И тут молодому берднику, показалась очень правильная система детей Вала, ведь это, пожалуй, единственная возможность оставить, таким как он, своё продолжение в будущей жизни. Таков, наверняка, был его отец. Кто он? Жив ли? Даже если жив, то, вряд ли думает о нём, наверняка, даже, вряд ли знает, вообще, о его существовании.
Может это и правильно. Как он теперь пойдёт на смерть без страха и сожаления, когда точно знает, что у него будет ребёнок, здесь, в этом лесу, которого будет растить непонятная колдовская баба и нежить, в виде лешего? Как?
Зачем он забивает себе голову красавицей Ариной? Если у неё ещё есть какая-то возможность бросить воинствовать и завести семью, детей, то у него то, такой возможности нет. Как он может завести семью, если постоянно будет где-то далеко, постоянно ходить по лезвию ножа и годами пропадать в неизвестности.
Его судьба — повторить судьбу Деда, Олкабы и им подобным. Тут его объяла внутренняя пустота, безысходность и щемящая тоска, замешанная на полной темноте беззвёздной ночи. Он сложил руки на колени и безвольно опустил на них голову.
— Ты правильно меняешься, — послышался голос той, не понятной.
Но Кайсай, на этот раз, никак не отреагировал. Он даже не удивился её приходу. Ему было всё равно и абсолютно безразлично.
— Оставайся каким, — продолжила она, — не надо тебе повторять судьбу отца, Деда и Олкабы.
Вот тут рыжий встрепенулся и медленно поднял глаза, на стоящую перед ним голую Апити. Теперь, он даже не сомневался, что эта «нечто» слышит его мысли, как свои.

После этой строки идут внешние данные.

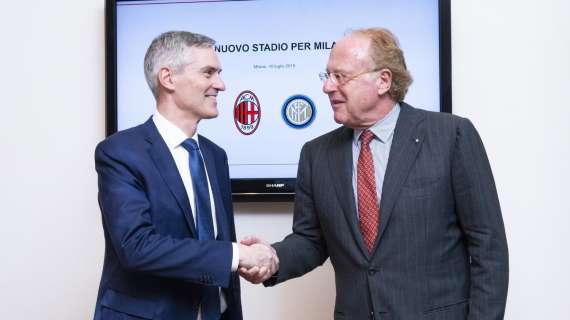 Nuovo stadio, Riva: "Dobbiamo scongiurare la fuga da Milano dei due club"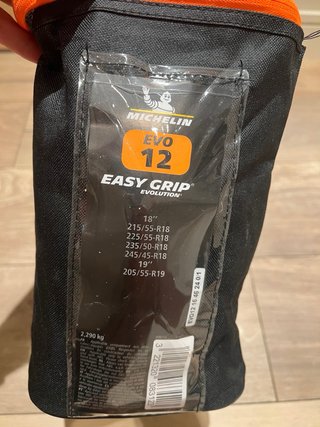 michelin easy grip evo 12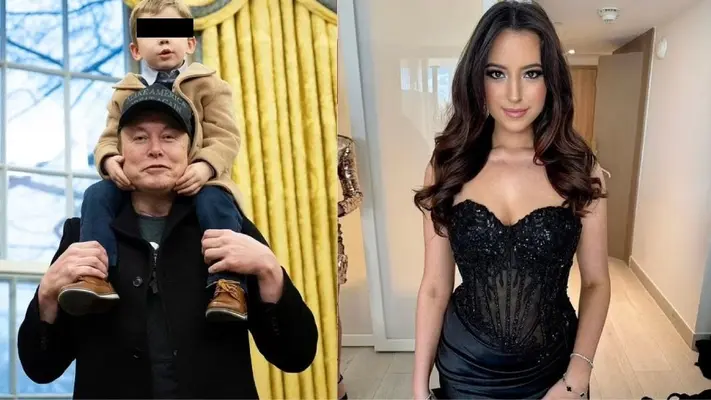 Influencer, Ashley St. Clair afirma que se volvió mamá de un hijo de Elon Musk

— Кто ты? — спросил он хриплым, не своим голосом.
На что Апити развела руки в стороны и ответила:
— Я, мать твоего будущего сына.
— И как я к тебе должен относиться?
— Ты чё, Кайсай, совсем одурел, чё ли? — взвилась на повышенных тонах еги-баба, уже своим привычным голосом, — я же сказала, как к матери своего ребёнка.
Рыжий замотал головой, как бы сбрасывая с себя наваждение.
— Так ты что теперь, жена моя, что ли?
Апити залилась звонким девичьим смехом, а в лоб Кайсаю, прилетело, непонятно что, да, такое увесистое, что аж искры из глаз посыпались и затылок засаднило, от удара головой о кару дуба. Очнувшийся в нём бердник, на автомате, даже сам от себя не ожидая, прикусил язык и в сером мареве прыгнул рыбкой в сторону, точно угодив в ноги плюгавенького старичка, сбив того с ног, и лесовик, со всего маха, врезался лбом в могучий корень дуба, торчащий из земли.
Кайсай крутанулся, вскакивая на ноги и тут же был пойман за шкирку чей-то непостижимо сильной рукой. Отпустил язык и оказался в руке грозной Апити. В другой руке у неё висел леший, ухватившийся обоими ручками за лоб.
— Всё, — проговорила Апити голосом «нечто» и отпустила обоих.
Кайсай обмяк, но после раскисающих и безысходных дум, сейчас в нём кипела настоящая ярость, готовая вцепиться в горло хоть кому, хоть нежити, хоть самому богу, ему было наплевать, ярость требовала выхода, приложения, разрядки.
Он исподлобья сверкнул этой яростью на дедка, но тут же, всю злость, как рукой сняло. На лешего жалко было смотреть. Он стоял столбиком, руки по швам, глазки, как у побитой собаки, на лбу шишак вырос. Кайсай приложил руку к своему лбу, на котором не только зрела шишка, но и саднила приличная рана и почему-то, тут же представил их с дедом со стороны и внутренне улыбнулся, представленной себе картины.
— Так, — проговорила баба своим привычным голосом, — давайте сразу расставим всех по своим местам. Ты, — указала она на Кайсая, — мне не муж, а лишь отец нашего ребёнка. Он мой муж, — указывая на лешего продолжила она, — понятно?
— Понятно? — ехидно передразнил её старичок и тут же получил по затылку оплеуху, от разошедшейся еги-бабы.
— Ни хрена не понятно, — злобно огрызнулся Кайсай, — разве так бывает?
— А это, что перед тобой? — тоже уже переходя на ор, развела руками Апити.
— Хрен его знает, что это! — то же заорал рыжий, не успокаиваясь.
— Вот у хрена и спрашивай, раз он знат — встрял леший, голосом обиженного ребёнка, — чё ты нас то пыташь?